Understanding data warehousing
A data warehouse allows investigation of corporate data from several perspectives, uncovering key insights that drive corporate decisions, says Jay Shah, associate VP at Nihilent Technologies.
In the previous article on business intelligence in the digital era, I introduced the three primary components of a BI solution: extract, transform, load (ETL); data warehouse; and visualisation. Now let's zoom in a little and try to understand the data warehouse in detail, says Jay Shah, Associate Vice-President at Nihilent Technologies.
As the name suggests, the data warehouse is a store for data. It is, in general, a database that is separate from the operational systems (ERP, CRM, SRM, among others). This separation carries two advantages. First off, any analytical processing does not consume the processing resources of the operational systems, and secondly, any inadvertent changes to the data in the data warehouse do not impact operations.
Typically, the data warehouse is known to perform three primary functions.
1. Storing the data extracted from the source systems in its native format;
2. Transforming/reorganising the data into formats conducive to analysis; and
3. Data querying or filtering of the data as per the reporting needs and presenting to the visualisation tools.
The area of the data warehouse where the data from operational systems is stored in its native format is known as the staging area. Staging areas are often transient in nature. The data in the staging area is deleted once it is updated into the data models (the next stage).
The staging area serves to increase the efficiency of the ETL process as it helps to consolidate, cleanse, and align the data before feeding it to the data models.
It might be pertinent to note that the first time around, all the relevant data from the source system would be loaded into the staging area. Subsequently, only the incremental data will need to be brought in. Hence the loads are typically scheduled to run once a day to bring data pertaining to transactions recorded during that day.
As stated in the earlier article, the primary driver for the data warehouse was to reorganise data in formats making it conducive for query and analysis rather than transaction. Several formats to model the data have been proposed over time, of which, the star schema has been found to be most suitable for analytics.
The star schema architecture comprises a central table known as the fact table. The fact table is surrounded by numerous dimension tables. Fact tables contain data that are measurable and which we want to report on. For instance, if we are creating a schema for sales, the fact table may contain invoice data detailing the sales figures. The dimension tables contain attributes used to filter or search the fact table.
Typical attributes for dimension tables include time, geography, product, sales personnel and so on. Surrogate keys are created for each dimension table as the unique identification key and is the substitute for the natural primary key of that dimension table. The fact table, in turn, contains a foreign key column for the primary keys of each dimension. The combination of these foreign keys defines the primary key for the fact table. This establishes the link between the dimension table and fact tables.
Another model, similar to the star schema, is the snowflake schema. In a snowflake schema, there could be one or more dimension tables that do not connect with the fact table directly. They join through other dimension tables. This, when represented, creates the image of a snowflake. Considerations of whether to model as star or snowflake include frequency of change of the dimension, and ease of use versus ease of maintenance.

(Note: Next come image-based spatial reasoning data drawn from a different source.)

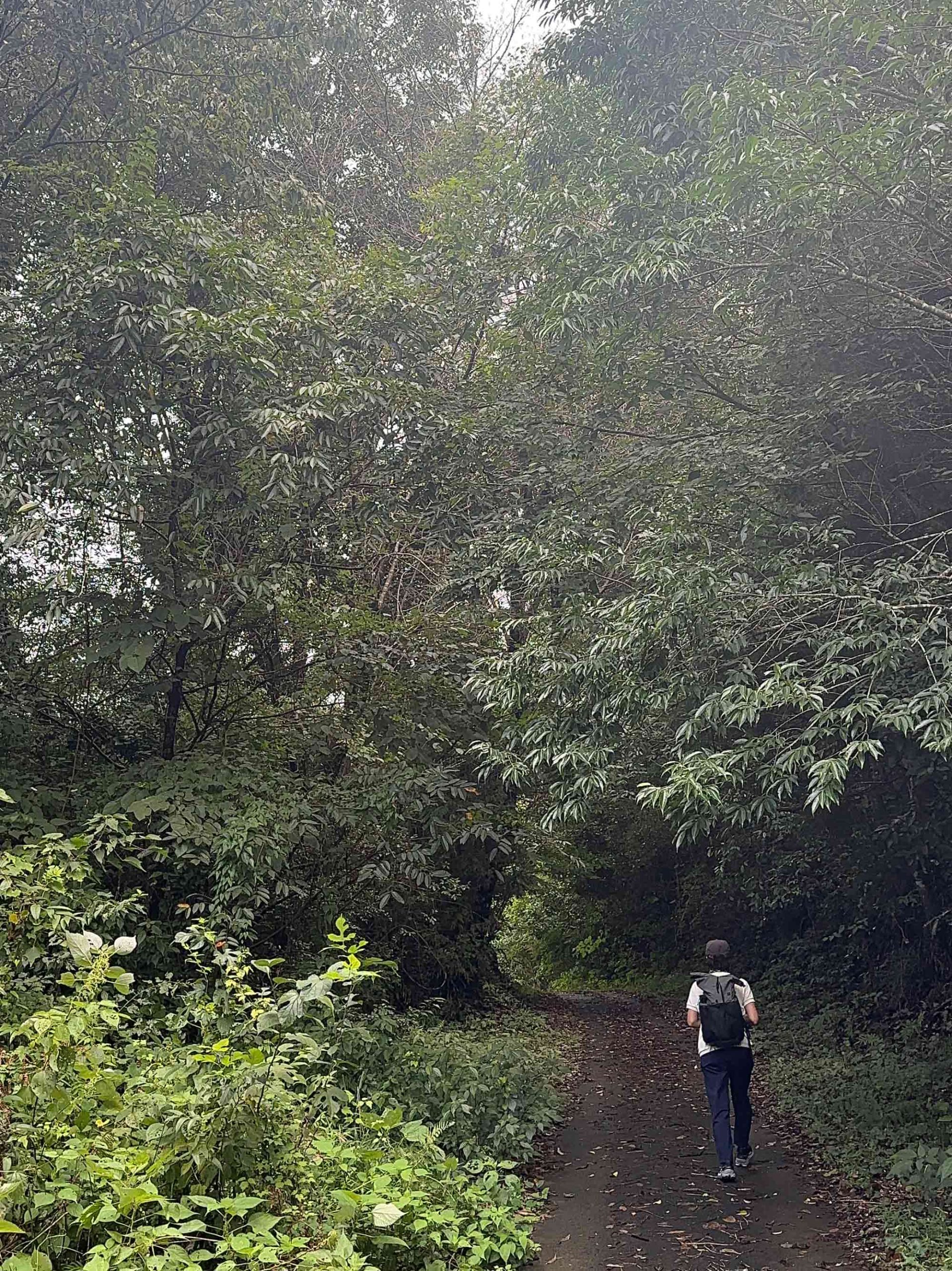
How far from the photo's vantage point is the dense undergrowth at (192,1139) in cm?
366

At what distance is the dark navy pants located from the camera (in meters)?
6.77

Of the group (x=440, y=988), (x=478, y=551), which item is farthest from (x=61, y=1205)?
(x=440, y=988)

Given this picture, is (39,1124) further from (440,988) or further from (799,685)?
(440,988)

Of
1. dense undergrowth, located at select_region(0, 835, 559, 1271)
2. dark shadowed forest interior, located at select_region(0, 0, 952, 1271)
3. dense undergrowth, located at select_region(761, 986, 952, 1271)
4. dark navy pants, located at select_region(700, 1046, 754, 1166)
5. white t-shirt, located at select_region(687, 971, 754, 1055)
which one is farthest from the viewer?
white t-shirt, located at select_region(687, 971, 754, 1055)

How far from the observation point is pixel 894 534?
7.88 meters

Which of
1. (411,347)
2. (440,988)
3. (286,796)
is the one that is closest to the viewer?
(286,796)

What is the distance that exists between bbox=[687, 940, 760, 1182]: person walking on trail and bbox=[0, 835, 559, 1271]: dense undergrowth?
1.44 metres

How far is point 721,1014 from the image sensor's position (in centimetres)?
684

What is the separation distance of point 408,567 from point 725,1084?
669 cm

Another component of the data model is the metadata. Metadata is commonly described as data about data. It provides a descriptive view, or "blueprint", of how data is mapped from the operational level to the data warehouse.
Once this schema is set up, the data from the staging table is appropriately populated into the fact and dimension tables. Initially, the entire data till date will have to be loaded into the fact and dimension tables. Thereafter, incremental loads will have to be scheduled on a regular basis for the additional transactions that take place in the transactional system.
Querying the data models
Once the data models are set up, one can query the fact table using one or more of the dimensions. A query helps extract select data from the fact tables, filtered by the dimensions and with some processing/calculations along the way. As there are several dimensions, the same data can be queried using any or a combination of dimensions. Thus, it is possible to have multiple perspectives of the same data or, in other words, perform multidimensional analysis. For instance, the sales data can be queried by geography as well as by product and by the sales personnel. Also, since the fact table contains all historical data, the analysis can be a year-on-year analysis or even a multi-year analysis. This allows executives to analyse the data from multiple perspectives, gaining key insights which could facilitate key decisions.
The data extracted using queries is fed to a visualisation tool that presents the data in the form of tables, charts, etc.
A data warehouse allows investigation of corporate data from several perspectives, thereby uncovering key insights that drive corporate decisions. Thus, data warehousing has emerged as a competitive advantage for an informed, efficient and a profitable organisation.